C: “Ok – we can still exercise here though”
Rosco: “No you can’t”
C: “Yes we can”
Rosco: “No you can’t”
C: “Alrighty – we will just over to the other parking deck. See you on Monday”
Now the wheels have totally fallen off. People are everywhere. Almost had maybe convinced we had time to get to the MuthaShip even though King Gamucci would still be there. maybe ends up with Whole Foods. Of course. We all stop at Whole Foods and look around at each other. We then proceed to do some sort of broken ass ladder up 3 whole flights of stairs. 3. At the top of Whole Foods it was pretty plush. Great CityScape views that the DasHitman would appreciate. We saw OBT hitting a Jule while waiting for the light rail. So after the ladder to 4, maybe had one last trick up his sleeve…

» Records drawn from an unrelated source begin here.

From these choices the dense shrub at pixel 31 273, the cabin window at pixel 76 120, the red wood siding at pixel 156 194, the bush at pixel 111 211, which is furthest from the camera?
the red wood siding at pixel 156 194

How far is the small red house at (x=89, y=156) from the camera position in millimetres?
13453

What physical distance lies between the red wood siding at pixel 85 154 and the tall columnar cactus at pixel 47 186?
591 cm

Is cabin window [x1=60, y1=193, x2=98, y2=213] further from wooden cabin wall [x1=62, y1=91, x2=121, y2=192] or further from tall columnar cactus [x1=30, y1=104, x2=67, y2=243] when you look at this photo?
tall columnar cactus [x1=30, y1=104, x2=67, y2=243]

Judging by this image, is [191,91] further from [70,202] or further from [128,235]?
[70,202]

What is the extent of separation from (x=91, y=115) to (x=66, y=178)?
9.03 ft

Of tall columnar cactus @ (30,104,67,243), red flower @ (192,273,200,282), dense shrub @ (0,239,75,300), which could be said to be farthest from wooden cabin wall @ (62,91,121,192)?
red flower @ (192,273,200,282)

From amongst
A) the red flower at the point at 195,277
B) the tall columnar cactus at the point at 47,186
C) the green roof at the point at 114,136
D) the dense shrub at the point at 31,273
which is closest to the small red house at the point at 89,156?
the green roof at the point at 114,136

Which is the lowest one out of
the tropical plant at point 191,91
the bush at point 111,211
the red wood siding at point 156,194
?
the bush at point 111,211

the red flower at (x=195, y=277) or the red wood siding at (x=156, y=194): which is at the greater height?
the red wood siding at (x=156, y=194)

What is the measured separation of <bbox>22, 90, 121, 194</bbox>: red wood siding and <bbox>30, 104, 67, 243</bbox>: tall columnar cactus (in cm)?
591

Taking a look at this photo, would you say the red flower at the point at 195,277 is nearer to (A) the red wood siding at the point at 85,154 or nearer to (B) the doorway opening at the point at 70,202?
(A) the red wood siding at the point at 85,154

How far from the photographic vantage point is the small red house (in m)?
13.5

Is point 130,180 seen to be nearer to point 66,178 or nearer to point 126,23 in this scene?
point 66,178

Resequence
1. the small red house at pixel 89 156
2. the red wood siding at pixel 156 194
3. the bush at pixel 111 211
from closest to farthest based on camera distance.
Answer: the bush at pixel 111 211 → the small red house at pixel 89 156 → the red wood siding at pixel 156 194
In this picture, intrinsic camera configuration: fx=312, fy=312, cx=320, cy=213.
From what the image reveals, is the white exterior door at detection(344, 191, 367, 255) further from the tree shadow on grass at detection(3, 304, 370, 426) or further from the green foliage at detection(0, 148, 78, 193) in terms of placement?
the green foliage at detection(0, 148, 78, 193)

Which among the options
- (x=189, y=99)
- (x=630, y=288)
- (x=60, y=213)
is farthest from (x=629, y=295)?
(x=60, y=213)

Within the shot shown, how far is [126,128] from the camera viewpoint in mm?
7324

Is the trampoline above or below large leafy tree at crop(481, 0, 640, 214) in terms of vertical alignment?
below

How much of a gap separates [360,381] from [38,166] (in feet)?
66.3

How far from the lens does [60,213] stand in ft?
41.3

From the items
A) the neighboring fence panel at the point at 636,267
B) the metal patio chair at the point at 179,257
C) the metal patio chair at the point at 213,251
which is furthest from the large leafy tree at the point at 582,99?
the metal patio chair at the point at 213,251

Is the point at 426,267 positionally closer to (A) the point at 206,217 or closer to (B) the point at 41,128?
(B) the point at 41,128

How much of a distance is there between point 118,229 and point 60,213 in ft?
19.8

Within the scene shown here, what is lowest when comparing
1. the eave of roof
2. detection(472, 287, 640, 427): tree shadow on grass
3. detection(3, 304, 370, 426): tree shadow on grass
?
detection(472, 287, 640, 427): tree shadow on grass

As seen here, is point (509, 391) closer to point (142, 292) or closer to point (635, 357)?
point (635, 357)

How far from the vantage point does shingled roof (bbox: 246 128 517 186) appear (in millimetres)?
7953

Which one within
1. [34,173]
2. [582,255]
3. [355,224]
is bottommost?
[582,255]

Pumpkin Squats using the pumpkin’s at Whole Foods. Not ONE person did this. It was beautiful. Total and complete refusenik. At this point, Tormound, who doesn’t speak and can’t hear, mutters “This is like a 1st Grade PE Class”! I shit you not. So proud of him.
At this point everyone just took off back to the parking lot. In every which direction. And maybe’s Shit Tank was over.